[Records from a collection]
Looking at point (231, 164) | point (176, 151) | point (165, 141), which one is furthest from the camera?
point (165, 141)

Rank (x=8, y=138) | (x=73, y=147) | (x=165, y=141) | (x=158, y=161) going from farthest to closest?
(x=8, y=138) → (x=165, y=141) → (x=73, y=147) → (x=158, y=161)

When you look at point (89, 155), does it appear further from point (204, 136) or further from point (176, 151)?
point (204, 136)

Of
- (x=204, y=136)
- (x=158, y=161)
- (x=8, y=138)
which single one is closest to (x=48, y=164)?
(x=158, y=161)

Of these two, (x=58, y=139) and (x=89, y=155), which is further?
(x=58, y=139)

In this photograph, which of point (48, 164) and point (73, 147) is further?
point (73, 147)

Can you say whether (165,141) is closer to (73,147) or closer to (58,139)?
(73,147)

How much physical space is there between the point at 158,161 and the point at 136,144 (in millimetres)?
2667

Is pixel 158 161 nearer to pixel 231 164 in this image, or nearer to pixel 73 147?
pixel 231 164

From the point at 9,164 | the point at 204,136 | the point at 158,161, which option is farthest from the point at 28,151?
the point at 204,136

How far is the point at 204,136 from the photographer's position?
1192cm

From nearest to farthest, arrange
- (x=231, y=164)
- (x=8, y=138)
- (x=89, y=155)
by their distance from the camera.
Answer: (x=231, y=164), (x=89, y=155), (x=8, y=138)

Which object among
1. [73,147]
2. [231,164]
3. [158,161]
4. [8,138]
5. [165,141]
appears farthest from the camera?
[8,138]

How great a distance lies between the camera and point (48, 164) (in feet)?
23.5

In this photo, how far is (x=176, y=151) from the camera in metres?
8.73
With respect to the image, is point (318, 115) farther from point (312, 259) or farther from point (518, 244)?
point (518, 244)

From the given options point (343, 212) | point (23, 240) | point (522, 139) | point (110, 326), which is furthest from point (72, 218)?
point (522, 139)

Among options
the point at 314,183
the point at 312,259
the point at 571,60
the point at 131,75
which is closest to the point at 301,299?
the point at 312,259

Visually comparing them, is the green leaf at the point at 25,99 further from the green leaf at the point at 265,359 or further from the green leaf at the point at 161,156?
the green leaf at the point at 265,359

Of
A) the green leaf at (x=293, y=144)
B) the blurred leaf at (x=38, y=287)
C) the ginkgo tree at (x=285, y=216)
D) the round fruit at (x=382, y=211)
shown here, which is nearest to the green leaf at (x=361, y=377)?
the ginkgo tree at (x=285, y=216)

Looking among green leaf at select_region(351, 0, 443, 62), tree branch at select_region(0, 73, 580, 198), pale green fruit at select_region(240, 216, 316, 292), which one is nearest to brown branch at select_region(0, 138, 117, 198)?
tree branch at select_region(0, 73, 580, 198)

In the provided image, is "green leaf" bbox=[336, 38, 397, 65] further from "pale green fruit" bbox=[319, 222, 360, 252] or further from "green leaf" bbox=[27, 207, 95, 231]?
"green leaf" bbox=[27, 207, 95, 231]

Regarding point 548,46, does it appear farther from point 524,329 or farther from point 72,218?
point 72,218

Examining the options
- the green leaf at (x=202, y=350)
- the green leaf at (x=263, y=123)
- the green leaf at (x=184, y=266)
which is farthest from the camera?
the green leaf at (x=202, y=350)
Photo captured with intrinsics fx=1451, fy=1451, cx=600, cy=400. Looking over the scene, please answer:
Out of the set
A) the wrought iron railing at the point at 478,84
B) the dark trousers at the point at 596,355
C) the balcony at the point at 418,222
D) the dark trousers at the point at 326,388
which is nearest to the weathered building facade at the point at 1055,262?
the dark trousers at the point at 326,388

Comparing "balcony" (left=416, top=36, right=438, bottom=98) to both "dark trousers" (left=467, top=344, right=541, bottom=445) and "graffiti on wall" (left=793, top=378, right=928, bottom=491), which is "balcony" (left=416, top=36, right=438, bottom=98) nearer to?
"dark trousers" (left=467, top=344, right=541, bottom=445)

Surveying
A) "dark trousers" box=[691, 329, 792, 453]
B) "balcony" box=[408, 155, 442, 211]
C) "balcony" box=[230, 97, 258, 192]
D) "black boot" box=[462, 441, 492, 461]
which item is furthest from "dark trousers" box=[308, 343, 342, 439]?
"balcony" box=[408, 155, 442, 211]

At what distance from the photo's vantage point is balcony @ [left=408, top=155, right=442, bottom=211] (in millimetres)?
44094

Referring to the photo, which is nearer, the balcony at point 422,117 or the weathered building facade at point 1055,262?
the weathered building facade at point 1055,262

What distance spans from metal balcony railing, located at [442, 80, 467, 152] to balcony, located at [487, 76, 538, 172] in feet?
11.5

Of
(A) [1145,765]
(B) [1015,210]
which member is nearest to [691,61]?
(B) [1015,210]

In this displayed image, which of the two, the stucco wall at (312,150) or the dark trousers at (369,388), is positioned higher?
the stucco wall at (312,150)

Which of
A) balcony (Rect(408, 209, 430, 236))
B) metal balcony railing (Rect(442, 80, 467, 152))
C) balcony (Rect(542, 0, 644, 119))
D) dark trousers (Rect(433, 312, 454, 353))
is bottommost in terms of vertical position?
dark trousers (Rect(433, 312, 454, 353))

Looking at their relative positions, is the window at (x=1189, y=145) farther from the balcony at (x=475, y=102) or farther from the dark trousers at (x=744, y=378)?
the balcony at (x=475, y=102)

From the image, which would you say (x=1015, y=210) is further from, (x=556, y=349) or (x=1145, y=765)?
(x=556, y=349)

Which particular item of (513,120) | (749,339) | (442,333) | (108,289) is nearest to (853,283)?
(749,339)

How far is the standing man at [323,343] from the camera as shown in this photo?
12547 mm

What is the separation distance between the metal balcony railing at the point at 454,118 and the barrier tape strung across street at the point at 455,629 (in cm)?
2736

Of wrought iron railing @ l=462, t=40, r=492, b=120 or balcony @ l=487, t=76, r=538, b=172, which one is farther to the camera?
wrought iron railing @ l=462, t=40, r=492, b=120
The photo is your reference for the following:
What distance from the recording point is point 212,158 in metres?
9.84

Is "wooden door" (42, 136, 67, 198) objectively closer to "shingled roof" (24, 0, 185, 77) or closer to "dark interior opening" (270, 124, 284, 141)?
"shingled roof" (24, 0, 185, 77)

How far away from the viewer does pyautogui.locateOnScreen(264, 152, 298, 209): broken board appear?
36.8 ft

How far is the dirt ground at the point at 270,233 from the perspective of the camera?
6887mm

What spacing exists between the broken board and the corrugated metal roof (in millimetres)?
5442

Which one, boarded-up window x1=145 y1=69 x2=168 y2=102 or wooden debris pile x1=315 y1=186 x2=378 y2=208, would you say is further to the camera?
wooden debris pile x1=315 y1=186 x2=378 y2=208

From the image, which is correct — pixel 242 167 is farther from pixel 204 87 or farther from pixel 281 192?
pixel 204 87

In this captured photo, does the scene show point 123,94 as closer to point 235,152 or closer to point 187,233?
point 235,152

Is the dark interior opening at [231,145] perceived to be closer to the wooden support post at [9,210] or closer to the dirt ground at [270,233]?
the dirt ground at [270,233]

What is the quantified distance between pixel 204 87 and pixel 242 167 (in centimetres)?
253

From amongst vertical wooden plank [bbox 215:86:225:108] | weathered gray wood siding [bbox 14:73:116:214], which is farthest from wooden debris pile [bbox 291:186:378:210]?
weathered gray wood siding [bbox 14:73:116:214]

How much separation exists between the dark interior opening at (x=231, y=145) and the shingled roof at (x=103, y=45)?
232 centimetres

● **Given task**
Write the listing out again, exactly as shown above.

● **Final result**
Looking at point (231, 164) | point (176, 151) | point (165, 141), which one is furthest from the camera?
point (165, 141)

Rank (x=8, y=138) | (x=73, y=147) | (x=165, y=141) | (x=158, y=161) going from farthest to closest?
(x=8, y=138) → (x=165, y=141) → (x=73, y=147) → (x=158, y=161)

When you look at point (89, 155), does it appear further from point (204, 136) or further from point (176, 151)?
point (204, 136)

Of
- (x=204, y=136)
- (x=158, y=161)
- (x=8, y=138)
which single one is closest to (x=48, y=164)?
(x=158, y=161)

Of these two, (x=58, y=139) and (x=89, y=155), which is further?
(x=58, y=139)

In this photograph, which of point (48, 164) and point (73, 147) is further?
point (73, 147)

Can you say whether (165,141) is closer to (73,147) or closer to (58,139)?
(73,147)

How much physical space is there between the point at 158,161 and the point at 136,144 (in millimetres)?
2667

Is pixel 158 161 nearer to pixel 231 164 in this image, or nearer to pixel 73 147?
pixel 231 164

From the point at 9,164 | the point at 204,136 | the point at 158,161, which option is farthest from the point at 28,151?
the point at 204,136

How far is the point at 204,136 from the photographer's position?
1192cm

From nearest to farthest, arrange
- (x=231, y=164)
- (x=8, y=138)
- (x=89, y=155)
by their distance from the camera.
Answer: (x=231, y=164), (x=89, y=155), (x=8, y=138)

Which object among
1. [73,147]
2. [231,164]
3. [158,161]
4. [8,138]
5. [165,141]
appears farthest from the camera?
[8,138]

How great a distance lies between the camera and point (48, 164) (in feet)?
23.5

In this photo, how far is (x=176, y=151) from the camera in metres?
8.73
With respect to the image, is point (318, 115) farther from point (312, 259) or farther from point (518, 244)?
point (518, 244)

From the given options point (343, 212) | point (23, 240) | point (522, 139) | point (110, 326), which is furthest from point (72, 218)?
point (522, 139)

Among options
the point at 314,183
the point at 312,259
the point at 571,60
the point at 131,75
which is closest to the point at 301,299?
the point at 312,259

Visually comparing them, is the green leaf at the point at 25,99 further from the green leaf at the point at 265,359 or further from the green leaf at the point at 161,156?
the green leaf at the point at 265,359

Of
A) the green leaf at (x=293, y=144)
B) the blurred leaf at (x=38, y=287)
C) the ginkgo tree at (x=285, y=216)
D) the round fruit at (x=382, y=211)
shown here, which is nearest to the green leaf at (x=361, y=377)?
the ginkgo tree at (x=285, y=216)

Looking among green leaf at select_region(351, 0, 443, 62), tree branch at select_region(0, 73, 580, 198), pale green fruit at select_region(240, 216, 316, 292), which one is nearest to brown branch at select_region(0, 138, 117, 198)?
tree branch at select_region(0, 73, 580, 198)

In the provided image, is "green leaf" bbox=[336, 38, 397, 65] further from "pale green fruit" bbox=[319, 222, 360, 252] or further from "green leaf" bbox=[27, 207, 95, 231]?
"green leaf" bbox=[27, 207, 95, 231]

Regarding point 548,46, does it appear farther from point 524,329 or farther from point 72,218?
point 72,218

Examining the options
- the green leaf at (x=202, y=350)
- the green leaf at (x=263, y=123)
- the green leaf at (x=184, y=266)
which is farthest from the camera?
the green leaf at (x=202, y=350)
Photo captured with intrinsics fx=1451, fy=1451, cx=600, cy=400. Looking over the scene, please answer:
Out of the set
A) the wrought iron railing at the point at 478,84
B) the dark trousers at the point at 596,355
C) the balcony at the point at 418,222
D) the dark trousers at the point at 326,388
which is nearest to the weathered building facade at the point at 1055,262?
the dark trousers at the point at 326,388

Comparing "balcony" (left=416, top=36, right=438, bottom=98) to both "dark trousers" (left=467, top=344, right=541, bottom=445) and "graffiti on wall" (left=793, top=378, right=928, bottom=491), which is "balcony" (left=416, top=36, right=438, bottom=98) nearer to?
"dark trousers" (left=467, top=344, right=541, bottom=445)

Surveying
A) "dark trousers" box=[691, 329, 792, 453]
B) "balcony" box=[408, 155, 442, 211]
C) "balcony" box=[230, 97, 258, 192]
D) "black boot" box=[462, 441, 492, 461]
which item is furthest from "dark trousers" box=[308, 343, 342, 439]?
"balcony" box=[408, 155, 442, 211]

At what distance from the photo's vantage point is balcony @ [left=408, top=155, right=442, bottom=211] (in millimetres)?
44094

Referring to the photo, which is nearer, the balcony at point 422,117 or the weathered building facade at point 1055,262?
the weathered building facade at point 1055,262

What distance spans from metal balcony railing, located at [442, 80, 467, 152] to balcony, located at [487, 76, 538, 172] in feet?
11.5

Of
(A) [1145,765]
(B) [1015,210]
which member is nearest to [691,61]?
(B) [1015,210]

In this displayed image, which of the two, the stucco wall at (312,150) or the dark trousers at (369,388), is positioned higher?
the stucco wall at (312,150)

Which of
A) balcony (Rect(408, 209, 430, 236))
B) metal balcony railing (Rect(442, 80, 467, 152))
C) balcony (Rect(542, 0, 644, 119))
D) dark trousers (Rect(433, 312, 454, 353))
is bottommost in terms of vertical position?
dark trousers (Rect(433, 312, 454, 353))

Looking at their relative positions, is the window at (x=1189, y=145) farther from the balcony at (x=475, y=102) or farther from the dark trousers at (x=744, y=378)?
the balcony at (x=475, y=102)

From the image, which would you say (x=1015, y=210) is further from, (x=556, y=349) or (x=1145, y=765)?
(x=556, y=349)

Which particular item of (513,120) | (749,339) | (442,333) | (108,289) is nearest to (853,283)?
(749,339)

How far is the standing man at [323,343] from the camera as shown in this photo?
12547 mm

What is the separation distance between the metal balcony railing at the point at 454,118 and the barrier tape strung across street at the point at 455,629 (in cm)?
2736

Of wrought iron railing @ l=462, t=40, r=492, b=120 or balcony @ l=487, t=76, r=538, b=172, which one is farther to the camera?
wrought iron railing @ l=462, t=40, r=492, b=120
The photo is your reference for the following:
What distance from the recording point is point 212,158 in metres?
9.84

Is "wooden door" (42, 136, 67, 198) objectively closer to "shingled roof" (24, 0, 185, 77) or closer to "dark interior opening" (270, 124, 284, 141)?
"shingled roof" (24, 0, 185, 77)

How far away from the viewer does pyautogui.locateOnScreen(264, 152, 298, 209): broken board appear?
36.8 ft

How far is the dirt ground at the point at 270,233 from the perspective of the camera?
6887mm

What spacing exists between the broken board and the corrugated metal roof (in millimetres)?
5442

Which one, boarded-up window x1=145 y1=69 x2=168 y2=102 or wooden debris pile x1=315 y1=186 x2=378 y2=208, would you say is further to the camera?
wooden debris pile x1=315 y1=186 x2=378 y2=208

From the image, which is correct — pixel 242 167 is farther from pixel 204 87 or farther from pixel 281 192?
pixel 204 87

In this captured photo, does the scene show point 123,94 as closer to point 235,152 or closer to point 187,233?
point 235,152

Is the dark interior opening at [231,145] perceived to be closer to the wooden support post at [9,210] or closer to the dirt ground at [270,233]?
the dirt ground at [270,233]

What is the quantified distance between pixel 204 87 and pixel 242 167 (in centimetres)?
253

From amongst vertical wooden plank [bbox 215:86:225:108] | weathered gray wood siding [bbox 14:73:116:214], which is farthest from wooden debris pile [bbox 291:186:378:210]?
weathered gray wood siding [bbox 14:73:116:214]

How much separation exists between the dark interior opening at (x=231, y=145) and the shingled roof at (x=103, y=45)?
232 centimetres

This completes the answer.